The phrase ‘‘ahead of their time’’ comes up a good deal in dis­cus­sion with the ac­tors and di­rec­tor.

‘‘They were all very in­tel­li­gent for­ward think­ing peo­ple,’’ says Evans. They hid the way they lived, but scan­dal caught up with them; the Marstons lost their jobs and the clan had to move to an­other town.

‘‘Ob­vi­ously they were con­form­ing to the stan­dards of the 1920s and 30s – very prim and proper,’’ he adds.

But it is fair to say that the menage-a-trois is still tricky ter­ri­tory.

Marston has been re­viled both as a crack­pot for his views on fe­male dom­i­nance – he of­ten said women should rule the world – and by both left and right as a sex pest who preyed on his young stu­dents. Christie Marston, one of his grand­chil­dren, has chal­lenged this; she also says the film gets the women wrong.

In an in­ter­view with Forbes mag­a­zine, Christie Marston said she spent a lot of time with her grand­mother Elizabeth, who had never hinted at hav­ing had a sex­ual re­la­tion­ship with Olive Byrne. ‘‘The re­la­tion­ship be­tween Gram [Elizabeth Marston] and Dots [Olive Byrne] is wrong; they were as sis­ters, not lovers.’’

They brought up their chil­dren to­gether, she said, be­cause it made sense eco­nom­i­cally. ‘‘Aside from the fact they lived to­gether all their lives, there is not that much known about them,’’ says Heath­cote. ‘‘There are a few facts and the rest Angela came up with. It was her in­ter­pre­ta­tion of events.’’

But per­haps the truth doesn’t es­pe­cially mat­ter. The dream of liv­ing dif­fer­ently, even dan­ger­ously, echoes the mar­vels of Won­der Woman’s Par­adise Is­land, where strong women were in charge and there were no wars and no lies.
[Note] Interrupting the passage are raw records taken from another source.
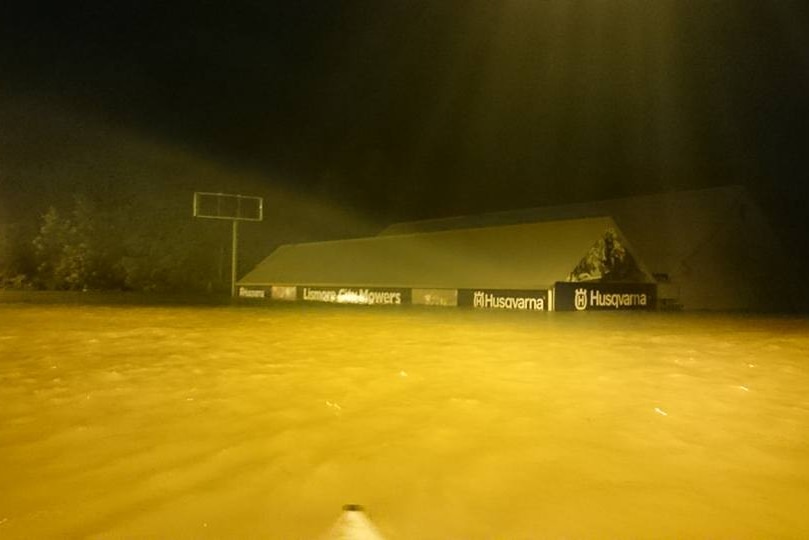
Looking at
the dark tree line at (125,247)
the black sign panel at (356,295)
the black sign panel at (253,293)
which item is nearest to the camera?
the black sign panel at (356,295)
‘‘All the other su­per-he­roes were about vengeance or about right ver­sus wrong,’’ says Robinson. ‘‘But Won­der Woman was re­ally a plea to stop war and stop the mad­ness. And I think with the po­lit­i­cal sit­u­a­tion we’re in right now, that res­onates even louder.’’ – The Age

❚ Pro­fes­sor Marston and the Won­der Women (R13) opens in New Zealand cin­e­mas on November 16.

Gal Gadot’s pop­u­lar bigscreen it­er­a­tion of Won­der Woman re­turns to cin­e­mas this week in Jus­tice League.